COLEMAN’S CORALROOT } Hexalectris colemanii
FAMILY: Orchidaceae

DESCRIPTION: Except for its flowering stem, orchids in the genus Hexalectris are subterranean and appear above ground only to flower and reproduce. The flower of Coleman’s coralroot has a pinkish to cream stem and showy striped purple to pink petals with maroon or purple stripes.

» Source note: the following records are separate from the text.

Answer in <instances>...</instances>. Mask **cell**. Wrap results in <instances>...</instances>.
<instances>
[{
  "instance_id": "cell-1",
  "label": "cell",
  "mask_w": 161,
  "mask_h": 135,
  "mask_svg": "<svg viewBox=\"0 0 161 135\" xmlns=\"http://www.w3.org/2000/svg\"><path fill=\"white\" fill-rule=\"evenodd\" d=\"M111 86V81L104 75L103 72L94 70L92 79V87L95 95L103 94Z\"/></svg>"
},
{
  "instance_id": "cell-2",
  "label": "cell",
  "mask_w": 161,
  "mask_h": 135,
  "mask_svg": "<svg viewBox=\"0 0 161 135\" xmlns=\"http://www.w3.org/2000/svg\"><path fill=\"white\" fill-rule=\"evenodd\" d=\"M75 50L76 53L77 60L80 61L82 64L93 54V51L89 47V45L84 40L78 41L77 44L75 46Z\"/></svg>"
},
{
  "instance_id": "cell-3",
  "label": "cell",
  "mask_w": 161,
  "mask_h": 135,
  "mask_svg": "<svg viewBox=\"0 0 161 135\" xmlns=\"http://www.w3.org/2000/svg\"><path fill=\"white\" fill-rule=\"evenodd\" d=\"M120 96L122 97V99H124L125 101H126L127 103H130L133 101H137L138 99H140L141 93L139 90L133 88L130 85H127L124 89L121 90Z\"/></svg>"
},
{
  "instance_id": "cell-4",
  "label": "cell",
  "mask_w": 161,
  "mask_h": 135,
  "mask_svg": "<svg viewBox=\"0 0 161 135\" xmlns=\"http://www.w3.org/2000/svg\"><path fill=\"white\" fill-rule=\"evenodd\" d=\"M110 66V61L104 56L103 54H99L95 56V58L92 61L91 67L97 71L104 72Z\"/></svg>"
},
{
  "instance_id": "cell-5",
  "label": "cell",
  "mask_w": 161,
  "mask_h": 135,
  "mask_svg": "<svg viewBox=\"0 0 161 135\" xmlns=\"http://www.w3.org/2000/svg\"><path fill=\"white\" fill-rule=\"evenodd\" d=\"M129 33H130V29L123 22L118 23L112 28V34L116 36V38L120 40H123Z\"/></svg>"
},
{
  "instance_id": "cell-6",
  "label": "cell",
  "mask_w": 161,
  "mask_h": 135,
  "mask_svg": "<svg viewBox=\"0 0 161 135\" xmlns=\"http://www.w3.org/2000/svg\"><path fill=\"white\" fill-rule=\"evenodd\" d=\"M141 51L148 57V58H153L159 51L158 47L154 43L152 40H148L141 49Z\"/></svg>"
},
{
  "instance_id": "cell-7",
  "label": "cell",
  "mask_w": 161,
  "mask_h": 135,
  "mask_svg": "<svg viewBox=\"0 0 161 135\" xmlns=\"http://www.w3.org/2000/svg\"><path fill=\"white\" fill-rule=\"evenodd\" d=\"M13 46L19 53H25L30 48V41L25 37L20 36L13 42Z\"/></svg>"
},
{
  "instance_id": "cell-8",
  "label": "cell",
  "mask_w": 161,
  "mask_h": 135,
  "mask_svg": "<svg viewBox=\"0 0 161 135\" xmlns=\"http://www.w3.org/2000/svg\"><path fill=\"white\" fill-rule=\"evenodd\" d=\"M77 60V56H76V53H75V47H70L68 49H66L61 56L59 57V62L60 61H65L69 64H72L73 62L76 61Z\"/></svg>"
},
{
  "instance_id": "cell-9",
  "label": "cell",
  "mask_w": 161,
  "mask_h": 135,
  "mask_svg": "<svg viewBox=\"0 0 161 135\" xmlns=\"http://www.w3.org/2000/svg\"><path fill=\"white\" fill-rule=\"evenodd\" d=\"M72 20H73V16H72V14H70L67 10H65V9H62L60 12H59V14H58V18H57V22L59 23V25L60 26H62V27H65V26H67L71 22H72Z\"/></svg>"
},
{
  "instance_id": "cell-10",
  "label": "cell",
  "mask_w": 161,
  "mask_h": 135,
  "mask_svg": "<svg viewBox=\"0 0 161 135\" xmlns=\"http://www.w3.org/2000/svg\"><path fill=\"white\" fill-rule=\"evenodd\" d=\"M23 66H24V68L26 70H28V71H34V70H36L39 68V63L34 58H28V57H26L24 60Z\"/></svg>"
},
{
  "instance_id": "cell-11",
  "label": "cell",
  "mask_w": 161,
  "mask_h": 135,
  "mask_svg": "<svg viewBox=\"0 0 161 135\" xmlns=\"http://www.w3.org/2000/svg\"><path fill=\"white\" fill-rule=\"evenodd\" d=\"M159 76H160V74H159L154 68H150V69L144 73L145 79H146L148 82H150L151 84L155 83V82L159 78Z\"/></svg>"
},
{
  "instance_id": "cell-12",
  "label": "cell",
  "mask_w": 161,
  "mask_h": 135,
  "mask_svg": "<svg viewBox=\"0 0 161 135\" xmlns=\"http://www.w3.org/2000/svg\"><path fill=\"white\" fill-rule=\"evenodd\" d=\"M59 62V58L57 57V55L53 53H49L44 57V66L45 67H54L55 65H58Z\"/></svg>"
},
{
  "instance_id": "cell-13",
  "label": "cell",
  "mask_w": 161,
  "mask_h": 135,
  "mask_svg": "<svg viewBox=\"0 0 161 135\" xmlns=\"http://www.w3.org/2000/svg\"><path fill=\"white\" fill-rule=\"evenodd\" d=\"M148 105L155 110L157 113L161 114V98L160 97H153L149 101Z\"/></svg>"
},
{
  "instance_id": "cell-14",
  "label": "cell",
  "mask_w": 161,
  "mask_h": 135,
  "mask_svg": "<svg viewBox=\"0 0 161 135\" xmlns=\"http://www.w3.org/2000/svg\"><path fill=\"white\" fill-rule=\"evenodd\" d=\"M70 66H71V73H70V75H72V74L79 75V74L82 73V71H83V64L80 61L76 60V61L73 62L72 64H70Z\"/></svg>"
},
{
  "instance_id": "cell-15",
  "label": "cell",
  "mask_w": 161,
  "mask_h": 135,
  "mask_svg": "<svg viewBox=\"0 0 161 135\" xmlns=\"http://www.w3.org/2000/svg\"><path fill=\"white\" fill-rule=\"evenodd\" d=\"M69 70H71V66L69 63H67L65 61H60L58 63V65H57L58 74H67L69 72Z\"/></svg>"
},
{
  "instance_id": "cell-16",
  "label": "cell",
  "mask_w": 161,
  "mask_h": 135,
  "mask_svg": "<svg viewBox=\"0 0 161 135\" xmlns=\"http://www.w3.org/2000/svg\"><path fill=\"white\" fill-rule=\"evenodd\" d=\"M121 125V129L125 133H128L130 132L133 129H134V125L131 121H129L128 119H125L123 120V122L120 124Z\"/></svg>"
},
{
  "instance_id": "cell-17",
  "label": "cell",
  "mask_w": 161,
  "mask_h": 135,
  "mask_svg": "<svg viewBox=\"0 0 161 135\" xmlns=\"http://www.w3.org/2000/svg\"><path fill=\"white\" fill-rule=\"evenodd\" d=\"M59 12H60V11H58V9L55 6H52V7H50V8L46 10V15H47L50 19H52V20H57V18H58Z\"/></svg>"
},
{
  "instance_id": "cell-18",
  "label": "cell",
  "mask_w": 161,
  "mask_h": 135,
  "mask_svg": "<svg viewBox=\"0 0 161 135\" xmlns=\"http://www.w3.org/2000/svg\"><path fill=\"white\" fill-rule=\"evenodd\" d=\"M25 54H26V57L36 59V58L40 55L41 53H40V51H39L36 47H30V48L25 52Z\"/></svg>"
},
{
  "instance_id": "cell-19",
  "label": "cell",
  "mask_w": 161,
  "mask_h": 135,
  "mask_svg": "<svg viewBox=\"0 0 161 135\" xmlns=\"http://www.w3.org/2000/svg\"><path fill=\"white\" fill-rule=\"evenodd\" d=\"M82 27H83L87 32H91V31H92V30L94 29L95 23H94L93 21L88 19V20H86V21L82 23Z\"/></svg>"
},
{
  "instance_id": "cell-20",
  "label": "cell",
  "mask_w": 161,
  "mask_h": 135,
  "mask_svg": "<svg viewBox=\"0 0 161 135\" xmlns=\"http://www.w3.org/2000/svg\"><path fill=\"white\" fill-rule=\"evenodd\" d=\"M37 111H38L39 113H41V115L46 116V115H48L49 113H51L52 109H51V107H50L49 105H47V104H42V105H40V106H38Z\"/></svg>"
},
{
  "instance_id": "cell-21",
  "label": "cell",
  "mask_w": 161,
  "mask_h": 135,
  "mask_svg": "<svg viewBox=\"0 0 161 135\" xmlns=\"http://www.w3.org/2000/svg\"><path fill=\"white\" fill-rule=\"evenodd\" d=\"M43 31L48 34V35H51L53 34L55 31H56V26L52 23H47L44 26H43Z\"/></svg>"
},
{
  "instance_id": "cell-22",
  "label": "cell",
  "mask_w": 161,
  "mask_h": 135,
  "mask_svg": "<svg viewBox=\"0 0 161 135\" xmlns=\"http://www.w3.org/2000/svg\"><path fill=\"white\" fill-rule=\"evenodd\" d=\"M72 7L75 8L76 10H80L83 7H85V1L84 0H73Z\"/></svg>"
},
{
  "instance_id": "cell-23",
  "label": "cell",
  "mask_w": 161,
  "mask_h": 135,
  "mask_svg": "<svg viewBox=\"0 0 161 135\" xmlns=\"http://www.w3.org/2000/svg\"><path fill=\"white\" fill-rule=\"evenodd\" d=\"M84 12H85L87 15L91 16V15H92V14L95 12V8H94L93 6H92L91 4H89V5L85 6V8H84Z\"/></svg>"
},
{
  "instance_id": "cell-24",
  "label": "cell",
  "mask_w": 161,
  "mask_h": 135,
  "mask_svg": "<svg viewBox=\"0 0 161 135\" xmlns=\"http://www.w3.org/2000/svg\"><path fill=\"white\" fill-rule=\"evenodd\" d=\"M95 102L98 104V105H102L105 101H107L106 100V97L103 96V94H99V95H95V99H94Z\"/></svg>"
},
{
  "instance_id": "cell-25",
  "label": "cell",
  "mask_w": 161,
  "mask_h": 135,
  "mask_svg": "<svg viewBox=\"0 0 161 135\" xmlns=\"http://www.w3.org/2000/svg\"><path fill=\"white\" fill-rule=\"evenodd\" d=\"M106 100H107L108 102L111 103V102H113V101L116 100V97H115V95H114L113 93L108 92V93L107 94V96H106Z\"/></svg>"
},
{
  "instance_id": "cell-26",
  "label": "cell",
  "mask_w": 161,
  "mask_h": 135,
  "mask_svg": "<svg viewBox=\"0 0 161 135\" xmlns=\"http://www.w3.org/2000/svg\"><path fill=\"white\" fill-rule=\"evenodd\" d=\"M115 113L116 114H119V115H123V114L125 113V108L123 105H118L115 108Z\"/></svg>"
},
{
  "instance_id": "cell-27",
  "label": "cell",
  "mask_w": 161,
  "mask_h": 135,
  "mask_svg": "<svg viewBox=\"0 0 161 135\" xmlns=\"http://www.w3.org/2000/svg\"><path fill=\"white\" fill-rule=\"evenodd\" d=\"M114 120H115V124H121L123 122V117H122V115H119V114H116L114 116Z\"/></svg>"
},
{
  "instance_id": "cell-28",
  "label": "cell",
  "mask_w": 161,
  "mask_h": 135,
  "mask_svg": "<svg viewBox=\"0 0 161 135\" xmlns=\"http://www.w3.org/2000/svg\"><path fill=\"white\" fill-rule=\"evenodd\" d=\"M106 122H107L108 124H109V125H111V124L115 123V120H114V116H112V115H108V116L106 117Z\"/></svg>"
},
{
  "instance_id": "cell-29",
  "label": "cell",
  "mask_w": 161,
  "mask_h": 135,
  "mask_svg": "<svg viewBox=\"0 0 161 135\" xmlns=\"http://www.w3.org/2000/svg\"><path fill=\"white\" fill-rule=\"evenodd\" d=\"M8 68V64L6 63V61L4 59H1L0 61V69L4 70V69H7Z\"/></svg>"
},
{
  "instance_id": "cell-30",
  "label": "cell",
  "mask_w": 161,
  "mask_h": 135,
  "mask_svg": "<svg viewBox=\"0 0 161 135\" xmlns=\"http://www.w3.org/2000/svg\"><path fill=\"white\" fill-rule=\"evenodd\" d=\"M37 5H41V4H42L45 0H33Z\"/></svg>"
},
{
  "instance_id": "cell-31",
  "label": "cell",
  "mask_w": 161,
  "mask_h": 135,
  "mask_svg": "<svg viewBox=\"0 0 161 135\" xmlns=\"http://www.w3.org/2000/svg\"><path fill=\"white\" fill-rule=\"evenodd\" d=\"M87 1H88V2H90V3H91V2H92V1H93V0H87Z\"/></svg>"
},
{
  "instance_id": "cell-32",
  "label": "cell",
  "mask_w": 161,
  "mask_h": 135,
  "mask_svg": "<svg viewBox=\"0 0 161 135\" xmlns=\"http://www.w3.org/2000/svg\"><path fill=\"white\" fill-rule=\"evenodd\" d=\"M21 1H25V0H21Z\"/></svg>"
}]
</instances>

HABITAT: Coleman’s coralroot grows in scrub oak and oak-pine-juniper habitats. It occurs in canyon bottoms and on the sides of canyons in partial to moderate shade. It has been found in areas with duff and heavy leaf litter, in sandy loam with leaf litter and in very thin humus layers. In some areas, it is found among rock outcrops or on the edges of rocky cliffs. The coralroot can only survive in association with the fungus and tree and shrub roots on which it is dependent for food.

RANGE: Coleman’s coralroot is only found in McCleary Canyon and Sawmill Canyon in the Santa Rita Mountains, and in a single population in the Dragoon Mountains. It once occurred in the Baboquivari Mountains, but that population has been extirpated.

LIFE CYCLE: This plant does not bloom or come up every year. It typically flowers in May and June, though flowering in the orchid may vary based on rainfall, temperature, nutrient availability, or a combination of these or other unknown factors. At any given site, Coleman’s coralroot can produce as many as 75 plants in one year and zero plants the following year.

THREATS: Coleman’s coralroot is threatened by mining, livestock grazing, recreation, drought and global climate change.

POPULATION TREND: Only four populations of this orchid were ever known, and one of them no longer exists. The remaining three populations combined have fewer than 200 flowers in any given year. Populations are known to decline in times of drought.